Glasson Jean-Paul · Nationalrat · 2005-03-07
Glasson Jean-Paul · Nationalrat · Freiburg · Freisinnig-demokratische Fraktion · 2005-03-07
Wortprotokoll
Déjà dans la pétition de la Session des jeunes, il était bien fait mention de l'interdiction des symboles "faisant publiquement l'apologie du national-socialisme et du fascisme". "Publiquement": quand Monsieur Hess parle de l'utilisation de la croix gammée, qui existe dans une religion orientale - le bouddhisme ou l'hindouisme -, il ne s'agit pas de publication dans un sens d'apologie d'une idéologie d'extrême droite ou d'extrême gauche.
Mais la commission a quand même voulu élargir la notion de symboles de mouvements extrémistes de tous bords appelant à la violence. C'est probablement une chose très importante qu'ont rappelée des orateurs précédents: il n'y a pas seulement l'extrémisme en tant que tel, puisqu'il peut être démocratique, si j'ose dire - une opposition à notre système, mais qui reste dans les normes démocratiques -, encore faut-il qu'il appelle à la violence envers l'Etat ou envers les autres, à la discrimination raciale ou à la violence contre les personnes ou contre les biens de certains groupes de population. Et ça, c'est quand même quelque chose de nettement différent.
Nous en convenons, il est simple de voir que la croix nazie, par exemple, est généralement l'emblème de gens qui sont assez favorables à des solutions extrêmes, qui ont été utilisées malheureusement dans le passé. Pour d'autres, ce n'est pas tout à fait aussi évident: même si on peut parler de la faucille et du marteau comme symboles du stalinisme certaines fois, aujourd'hui, ça n'est en tout cas pas brandi de manière générale pour appeler à la discrimination raciale et à une violence immédiate. Mais de tout cela, il faudra bien parler, et c'est vrai que ce n'est pas tout à fait simple.

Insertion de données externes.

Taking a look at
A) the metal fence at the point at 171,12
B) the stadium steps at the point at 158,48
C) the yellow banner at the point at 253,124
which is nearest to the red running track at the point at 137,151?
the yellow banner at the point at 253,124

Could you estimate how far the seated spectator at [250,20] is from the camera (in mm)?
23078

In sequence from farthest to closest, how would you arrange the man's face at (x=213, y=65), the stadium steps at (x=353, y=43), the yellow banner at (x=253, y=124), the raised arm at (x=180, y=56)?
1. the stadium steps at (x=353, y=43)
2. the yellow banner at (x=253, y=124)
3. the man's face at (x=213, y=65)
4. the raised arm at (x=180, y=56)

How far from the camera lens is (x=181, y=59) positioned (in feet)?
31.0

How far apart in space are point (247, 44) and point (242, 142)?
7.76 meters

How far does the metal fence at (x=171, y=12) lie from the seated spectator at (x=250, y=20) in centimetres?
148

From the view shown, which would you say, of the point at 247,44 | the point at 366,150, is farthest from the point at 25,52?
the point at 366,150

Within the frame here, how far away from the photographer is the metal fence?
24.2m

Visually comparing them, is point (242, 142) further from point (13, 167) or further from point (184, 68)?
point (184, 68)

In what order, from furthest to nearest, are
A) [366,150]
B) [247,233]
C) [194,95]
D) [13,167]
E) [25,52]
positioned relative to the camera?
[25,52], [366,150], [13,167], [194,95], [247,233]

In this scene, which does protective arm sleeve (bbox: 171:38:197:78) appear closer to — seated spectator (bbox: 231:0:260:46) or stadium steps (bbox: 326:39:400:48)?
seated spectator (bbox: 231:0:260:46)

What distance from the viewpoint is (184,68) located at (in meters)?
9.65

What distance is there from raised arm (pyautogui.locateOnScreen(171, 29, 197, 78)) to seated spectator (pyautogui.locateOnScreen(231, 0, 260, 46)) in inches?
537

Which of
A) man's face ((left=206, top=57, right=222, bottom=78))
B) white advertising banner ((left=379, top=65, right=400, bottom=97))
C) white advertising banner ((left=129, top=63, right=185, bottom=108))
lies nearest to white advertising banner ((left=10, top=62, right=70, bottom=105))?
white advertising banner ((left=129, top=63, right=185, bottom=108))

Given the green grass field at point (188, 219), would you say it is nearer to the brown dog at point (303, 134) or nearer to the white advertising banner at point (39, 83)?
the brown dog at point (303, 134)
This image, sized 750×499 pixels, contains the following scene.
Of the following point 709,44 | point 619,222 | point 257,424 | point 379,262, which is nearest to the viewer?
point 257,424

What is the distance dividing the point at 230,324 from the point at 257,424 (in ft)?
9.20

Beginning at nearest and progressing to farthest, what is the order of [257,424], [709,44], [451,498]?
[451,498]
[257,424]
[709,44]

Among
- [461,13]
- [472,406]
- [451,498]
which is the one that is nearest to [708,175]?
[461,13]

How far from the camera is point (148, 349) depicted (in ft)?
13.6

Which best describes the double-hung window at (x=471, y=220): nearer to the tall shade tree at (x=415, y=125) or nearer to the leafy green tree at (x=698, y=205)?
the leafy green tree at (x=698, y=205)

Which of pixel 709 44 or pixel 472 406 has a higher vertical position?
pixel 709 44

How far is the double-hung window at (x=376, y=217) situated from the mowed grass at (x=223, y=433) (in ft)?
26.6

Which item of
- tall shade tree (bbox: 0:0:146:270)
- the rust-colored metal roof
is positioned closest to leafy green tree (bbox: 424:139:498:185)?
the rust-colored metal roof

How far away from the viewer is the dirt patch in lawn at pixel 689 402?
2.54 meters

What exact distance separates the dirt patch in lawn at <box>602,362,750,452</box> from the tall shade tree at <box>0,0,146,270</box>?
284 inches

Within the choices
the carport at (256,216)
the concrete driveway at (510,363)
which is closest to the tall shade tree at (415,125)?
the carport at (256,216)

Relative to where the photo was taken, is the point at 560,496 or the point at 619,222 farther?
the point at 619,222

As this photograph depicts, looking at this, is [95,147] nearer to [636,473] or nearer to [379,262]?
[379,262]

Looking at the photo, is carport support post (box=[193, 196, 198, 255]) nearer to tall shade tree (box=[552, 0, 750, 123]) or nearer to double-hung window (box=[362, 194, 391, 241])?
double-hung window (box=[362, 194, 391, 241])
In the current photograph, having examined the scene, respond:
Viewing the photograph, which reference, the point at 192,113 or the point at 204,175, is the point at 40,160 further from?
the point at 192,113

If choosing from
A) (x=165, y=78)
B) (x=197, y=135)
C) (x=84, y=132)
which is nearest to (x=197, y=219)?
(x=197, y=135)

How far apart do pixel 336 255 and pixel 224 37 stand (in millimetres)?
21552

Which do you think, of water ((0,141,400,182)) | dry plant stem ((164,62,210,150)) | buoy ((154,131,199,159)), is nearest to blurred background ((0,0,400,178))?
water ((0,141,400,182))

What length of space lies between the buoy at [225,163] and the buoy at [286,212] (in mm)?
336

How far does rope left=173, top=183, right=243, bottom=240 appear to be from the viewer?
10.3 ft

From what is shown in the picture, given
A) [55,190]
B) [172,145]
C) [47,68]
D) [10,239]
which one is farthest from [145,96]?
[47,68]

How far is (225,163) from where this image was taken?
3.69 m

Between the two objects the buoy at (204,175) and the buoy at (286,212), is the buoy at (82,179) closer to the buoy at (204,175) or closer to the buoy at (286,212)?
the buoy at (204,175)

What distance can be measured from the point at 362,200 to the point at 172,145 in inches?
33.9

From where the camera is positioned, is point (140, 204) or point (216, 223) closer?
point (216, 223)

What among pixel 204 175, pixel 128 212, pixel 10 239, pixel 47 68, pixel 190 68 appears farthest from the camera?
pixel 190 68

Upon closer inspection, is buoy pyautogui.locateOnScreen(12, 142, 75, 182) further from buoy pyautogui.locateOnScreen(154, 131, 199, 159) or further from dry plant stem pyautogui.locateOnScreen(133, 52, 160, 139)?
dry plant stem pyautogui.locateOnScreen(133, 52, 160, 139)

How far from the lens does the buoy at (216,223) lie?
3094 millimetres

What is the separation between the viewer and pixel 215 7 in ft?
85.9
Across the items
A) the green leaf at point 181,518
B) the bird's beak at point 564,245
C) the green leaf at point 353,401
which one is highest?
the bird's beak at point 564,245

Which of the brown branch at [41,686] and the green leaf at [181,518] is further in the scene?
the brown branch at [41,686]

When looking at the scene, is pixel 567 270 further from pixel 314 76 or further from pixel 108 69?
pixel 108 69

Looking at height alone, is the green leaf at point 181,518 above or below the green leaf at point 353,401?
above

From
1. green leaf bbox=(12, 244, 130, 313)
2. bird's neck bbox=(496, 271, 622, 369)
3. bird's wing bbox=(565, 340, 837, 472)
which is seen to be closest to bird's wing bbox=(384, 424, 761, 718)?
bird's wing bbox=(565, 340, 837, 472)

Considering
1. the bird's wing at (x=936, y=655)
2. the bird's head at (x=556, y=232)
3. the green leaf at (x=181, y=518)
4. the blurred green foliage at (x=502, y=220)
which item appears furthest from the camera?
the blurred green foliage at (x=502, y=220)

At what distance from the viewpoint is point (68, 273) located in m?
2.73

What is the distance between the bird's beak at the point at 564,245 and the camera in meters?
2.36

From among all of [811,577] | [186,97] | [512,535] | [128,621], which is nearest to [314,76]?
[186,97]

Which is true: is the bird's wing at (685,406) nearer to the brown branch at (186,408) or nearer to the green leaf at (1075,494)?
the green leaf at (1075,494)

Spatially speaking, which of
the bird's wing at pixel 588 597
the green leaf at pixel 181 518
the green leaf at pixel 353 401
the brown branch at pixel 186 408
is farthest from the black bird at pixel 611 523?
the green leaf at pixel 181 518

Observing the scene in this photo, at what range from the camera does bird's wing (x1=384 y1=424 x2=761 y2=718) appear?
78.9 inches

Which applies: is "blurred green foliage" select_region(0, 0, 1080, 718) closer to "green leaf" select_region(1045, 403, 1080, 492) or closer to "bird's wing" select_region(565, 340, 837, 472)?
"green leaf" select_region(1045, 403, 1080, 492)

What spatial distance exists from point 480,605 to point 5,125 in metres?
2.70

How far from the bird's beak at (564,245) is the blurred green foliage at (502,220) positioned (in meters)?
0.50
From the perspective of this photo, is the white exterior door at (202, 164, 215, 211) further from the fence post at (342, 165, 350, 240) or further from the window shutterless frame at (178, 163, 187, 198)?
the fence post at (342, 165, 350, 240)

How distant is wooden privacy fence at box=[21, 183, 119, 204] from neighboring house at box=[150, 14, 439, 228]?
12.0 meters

Il y a lieu de dire que la prévention est certainement aussi importante que la répression; mais quand ces signes sont quand même des symboles tout à fait parlants, il y a lieu de s'en méfier et de faire en sorte qu'une norme pénale puisse s'appliquer à l'encontre de leur utilisation abusive.
Voilà la raison pour laquelle il faudra discuter et nous interroger lorsque les projets du Conseil fédéral seront sur la table, dans le sens du Conseil fédéral qui, je crois, a bien déterminé les choses, séparant, d'une part, les dispositions de la loi fédérale instituant des mesures visant au maintien de la sûreté intérieure, et d'autre part, cette norme pénale. Je crois qu'il serait faux d'utiliser la même méthode que l'Europe, qui malheureusement a baissé la garde, si j'ose dire, puisqu'il y avait les nouveaux pays qui ont souffert du stalinisme ou d'autres régimes d'extrême gauche, et qui, en voulant faire la compensation, ont rendu les choses très difficiles.
Encore une fois, ici, il faut que les symboles soient l'expression de la violence et d'un extrémisme violent et dans ce sens, je pense qu'il faut adopter la motion, comme vous y invitent la commission et le Conseil fédéral.